The list of email accounts in "http://en.wikipedia.org/wiki/Comparison_of_webmail_providers" is quite extensive and there looks to be some free or low cost options.  At least they are lower cost than changing my ISP.

At this point, are you only banning the yahoo, gmail, and hotmail addresses?  In otherwords, if I sign up with  an email provider like AOL or something else from the list that you provided, I will be good to go?

Also, if you decide to ban another provider besides the three previously stated, would you alert us and also give a chance to adjust to the new rule?

Thanks,

M.

[brake16]

I'm sorry, but are you really expecting every member to go through recaptcha for every single post they make?

How about recaptcha for every profile with less than X posts?  1 ought to be sufficient to keep out new spammers, but 3, 5, or 10 would still be reasonable if it were explained, and would block currently registered spammers.

Bryce

[purps]

Why aren't we discussing uplink's ideas?
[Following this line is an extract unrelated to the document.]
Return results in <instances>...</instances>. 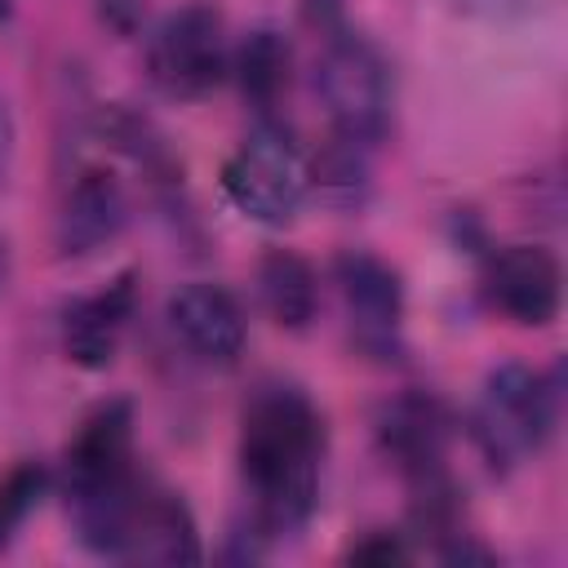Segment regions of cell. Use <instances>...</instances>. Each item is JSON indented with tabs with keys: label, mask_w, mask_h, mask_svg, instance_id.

Surely the best and simplest solution?

[davegravy]

I understand there are off-the-shelf captcha systems which are available, but which are high priority for hackers because they are widely used.

If LinuxMCE had a unique captcha system it would likely not be worth a hacker's time to circumvent due to the relatively low levels of activity on the forum.

[Zaerc]

Zaerc,

Your original post stated, "This will start one month from now with the banning of all yahoo, gmail and hotmail related email addresses."

The list of email accounts in "http://en.wikipedia.org/wiki/Comparison_of_webmail_providers" is quite extensive and there looks to be some free or low cost options.  At least they are lower cost than changing my ISP.

At this point, are you only banning the yahoo, gmail, and hotmail addresses?  In otherwords, if I sign up with  an email provider like AOL or something else from the list that you provided, I will be good to go?

Also, if you decide to ban another provider besides the three previously stated, would you alert us and also give a chance to adjust to the new rule?

Thanks,

M.

Only the domains giving out free email accounts (to spammers) are at risk.  Looks like AOL hands them out for free, so that would not be a good choice unless they actually manage to keep their users from spamming, which I highly doubt.

[uplink]

Another idea: have the new user fill in redundant info, like this: type in the data in the "Name", "Location", "email address" and the number XYZ as one string, with each component separated by a semicolon in a dedicated field.

[Zaerc]

...
LinuxMCE's problem is ZAERC.
...

Getting personal now are we?  I wouldn't go there if I were you.